> **Work to complete**: From the line that has "Observing the photo, does" down to the final line of the listing below, transcribe every line exactly, and only those.

┌──

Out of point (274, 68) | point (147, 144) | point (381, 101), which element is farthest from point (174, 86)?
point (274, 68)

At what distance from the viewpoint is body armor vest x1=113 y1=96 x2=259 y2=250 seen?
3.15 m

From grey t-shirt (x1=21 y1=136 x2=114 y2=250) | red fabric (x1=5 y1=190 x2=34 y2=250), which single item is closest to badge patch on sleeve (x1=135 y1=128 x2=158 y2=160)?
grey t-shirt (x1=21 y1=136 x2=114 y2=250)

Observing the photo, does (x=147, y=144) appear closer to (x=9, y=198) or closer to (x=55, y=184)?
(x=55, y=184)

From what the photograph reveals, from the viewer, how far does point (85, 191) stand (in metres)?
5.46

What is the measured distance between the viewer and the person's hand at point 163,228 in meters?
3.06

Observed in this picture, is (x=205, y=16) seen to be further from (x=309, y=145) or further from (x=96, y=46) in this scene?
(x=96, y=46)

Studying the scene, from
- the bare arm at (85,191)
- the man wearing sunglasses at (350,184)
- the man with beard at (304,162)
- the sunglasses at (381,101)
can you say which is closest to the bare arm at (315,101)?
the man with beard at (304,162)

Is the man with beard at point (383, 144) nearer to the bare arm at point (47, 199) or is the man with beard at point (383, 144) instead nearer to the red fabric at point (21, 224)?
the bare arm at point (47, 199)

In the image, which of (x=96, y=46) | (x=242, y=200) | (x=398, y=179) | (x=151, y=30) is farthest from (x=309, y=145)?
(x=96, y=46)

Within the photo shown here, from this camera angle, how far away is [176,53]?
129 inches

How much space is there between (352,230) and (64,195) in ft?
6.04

└──

> **Output of the task**:
Observing the photo, does (x=147, y=144) appear closer to (x=9, y=198) or closer to (x=55, y=184)?
(x=55, y=184)

From what the photograph reveals, from the viewer, how far does point (85, 191) stand (in metres)?
5.46

What is the measured distance between the viewer and the person's hand at point 163,228 in meters?
3.06

Observed in this picture, is (x=205, y=16) seen to be further from (x=309, y=145) or further from (x=96, y=46) in this scene?
(x=96, y=46)

Studying the scene, from
- the bare arm at (85,191)
- the man wearing sunglasses at (350,184)
- the man with beard at (304,162)
- the sunglasses at (381,101)
can you say which is closest to the bare arm at (315,101)?
the man with beard at (304,162)

Is the man with beard at point (383, 144) nearer to the bare arm at point (47, 199) or is the man with beard at point (383, 144) instead nearer to the red fabric at point (21, 224)?
the bare arm at point (47, 199)

In the image, which of (x=96, y=46) | (x=242, y=200) | (x=398, y=179) | (x=151, y=30) is farthest from (x=309, y=145)?
(x=96, y=46)

Within the photo shown here, from this camera angle, how far away is [176,53]?
129 inches

How much space is there between (352,230) and (64,195) in ft?
6.04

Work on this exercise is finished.